Quick AI Glossary

4 min read

The other day, after publishing a post about an AI competition I participated in, my brother told me that he didn't fully understand several terms. He said that if he couldn't grasp them, probably my audience couldn't either. So I decided to make this small guide with concepts that I sometimes take for granted that everyone knows.

LLM (Large Language Model)

It's an algorithm capable of understanding and writing in human language. It's important not to confuse it with ChatGPT; ChatGPT is an application that uses an LLM (currently, a model like GPT-5). LLMs are trained by reading enormous amounts of internet content, books, and other text sources to learn to communicate like us. They work using probabilities to predict what is the best word that follows in a sentence. Today there are many on the market (GPT-4o, Claude 3, Llama 3, Grok, etc.), each with their strengths and weaknesses.

Prompt (Instruction)

The prompt is simply the text or instruction you send to the LLM to ask it to do something. It's your starting point for the conversation.

Prompt example

Prompt example

Prompt Engineering

These are the techniques used to write better prompts. It's more than proven that a well-structured prompt, with good context and clear details, produces much better and more precise results from LLMs. (Since I'm writing more often, I have in my "backlog" a guide of the techniques I use to improve my prompts)

Token

Tokens are the way LLMs process language. Instead of "seeing" complete words, they divide the text into smaller pieces (tokens) to understand it better. For example, "walking" could be "walk" + "ing". Every time you use an LLM, the cost is calculated based on input tokens (your prompt) and output tokens (its response).

tokens

tokens

Fun fact: Since it's predicted that AI could automate many jobs, there are already important people, like Anthropic's CEO, who have proposed the idea of charging a "token tax" in the future.

https://the-decoder.com/anthropic-ceo-predicts-20-unemployment-from-ai-and-suggests-taxing-every-ai-responseanthropic-ceo-predicts-massive-job-losses-and-proposes-a-token-tax/

AGI (Artificial General Intelligence)

AGI (Artificial General Intelligence) is the great dream of many in this field (myself included).
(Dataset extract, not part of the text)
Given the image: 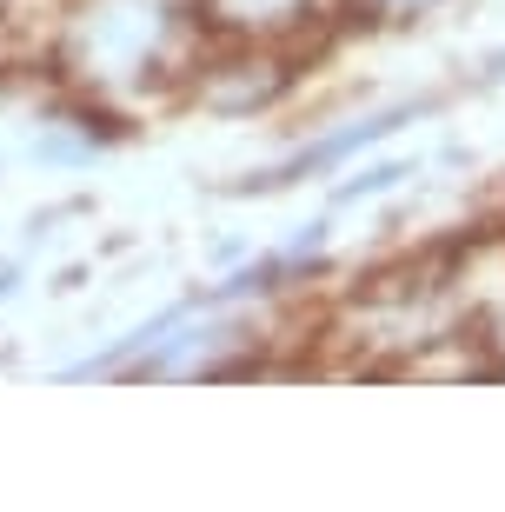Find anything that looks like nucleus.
<instances>
[{"mask_svg":"<svg viewBox=\"0 0 505 512\" xmlns=\"http://www.w3.org/2000/svg\"><path fill=\"white\" fill-rule=\"evenodd\" d=\"M206 54L193 0H60L47 60L80 100L133 107L180 94Z\"/></svg>","mask_w":505,"mask_h":512,"instance_id":"f257e3e1","label":"nucleus"},{"mask_svg":"<svg viewBox=\"0 0 505 512\" xmlns=\"http://www.w3.org/2000/svg\"><path fill=\"white\" fill-rule=\"evenodd\" d=\"M206 40H253V47H300L319 20L333 14V0H193Z\"/></svg>","mask_w":505,"mask_h":512,"instance_id":"f03ea898","label":"nucleus"},{"mask_svg":"<svg viewBox=\"0 0 505 512\" xmlns=\"http://www.w3.org/2000/svg\"><path fill=\"white\" fill-rule=\"evenodd\" d=\"M406 120V107H393V114H373V120H353L346 133H333V140H319V147H306V153H293L286 167H273L266 173V187H286V180H300V173H319V167H339L346 153H359V147H373V140H386V133Z\"/></svg>","mask_w":505,"mask_h":512,"instance_id":"7ed1b4c3","label":"nucleus"},{"mask_svg":"<svg viewBox=\"0 0 505 512\" xmlns=\"http://www.w3.org/2000/svg\"><path fill=\"white\" fill-rule=\"evenodd\" d=\"M366 14H386V20H406V14H426V7H439V0H359Z\"/></svg>","mask_w":505,"mask_h":512,"instance_id":"20e7f679","label":"nucleus"},{"mask_svg":"<svg viewBox=\"0 0 505 512\" xmlns=\"http://www.w3.org/2000/svg\"><path fill=\"white\" fill-rule=\"evenodd\" d=\"M492 353L505 360V300H499V320H492Z\"/></svg>","mask_w":505,"mask_h":512,"instance_id":"39448f33","label":"nucleus"}]
</instances>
It's a theoretical concept that describes an AI that would be better than any human at practically all tasks. Imagine an AI that's a better engineer than me, better lawyer than Eugenio, better doctor than Dr. Pérez, better president than President Boric, better soccer player than Messi and so on in every job.
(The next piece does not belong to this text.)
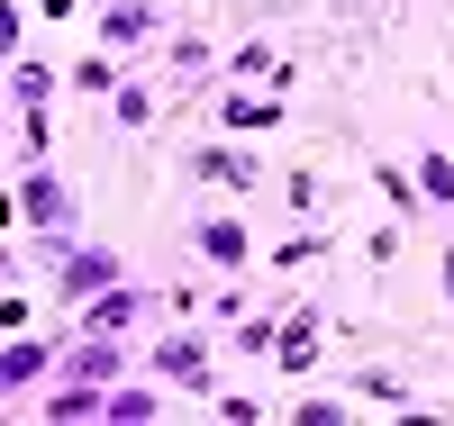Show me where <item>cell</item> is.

AI Agent (Artificial Intelligence Agent)

An agent is a "program with its own initiative" that not only responds to what you ask it, but can take actions on its own based on what it detects and what it knows, until it fulfills its objective. Right now the term agent is in a hype phase, where many call an AI script that answers questions an agent (I've done it too), when in reality the promise is much bigger

In theory, in the coming years we're going to see agents that should be capable of doing things like:

  • Collaborate digitally with you (joins a meeting, writes a document, makes a purchase, etc)
  • Make decisions on its own, even when you're not watching.
  • Coordinate resources and tools to fulfill its mission
  • Learn and improve over time

Right now most (if not all) "agents" don't have:

  • Long-term memory
  • Ability to coordinate complex tasks
  • Robust reasoning
  • Learning capability
How I imagine an agent in the future

How I imagine an agent in the future

Bias

It's a prejudice the model has. Because LLMs learn from texts written by humans, they inherit our biases: they can be racist, sexist, or xenophobic (just like us, sometimes). In some cases, these biases are included intentionally, as in the case of Grok, which often reflects Elon Musk's positions.

Hallucinations

This is when AI makes up information and presents it as if it were a real fact. Be very careful with this! LLMs sometimes generate data, quotes, or events that never happened. It's always a good idea to verify important information from other sources.

Benchmark

It's a performance test given to LLMs to see how they perform against different challenges. There are benchmarks to measure text comprehension, mathematical reasoning, general knowledge, and many other skills.

These are the terms I have for now. I'm going to keep updating this list of terms as I write more entries on my blog.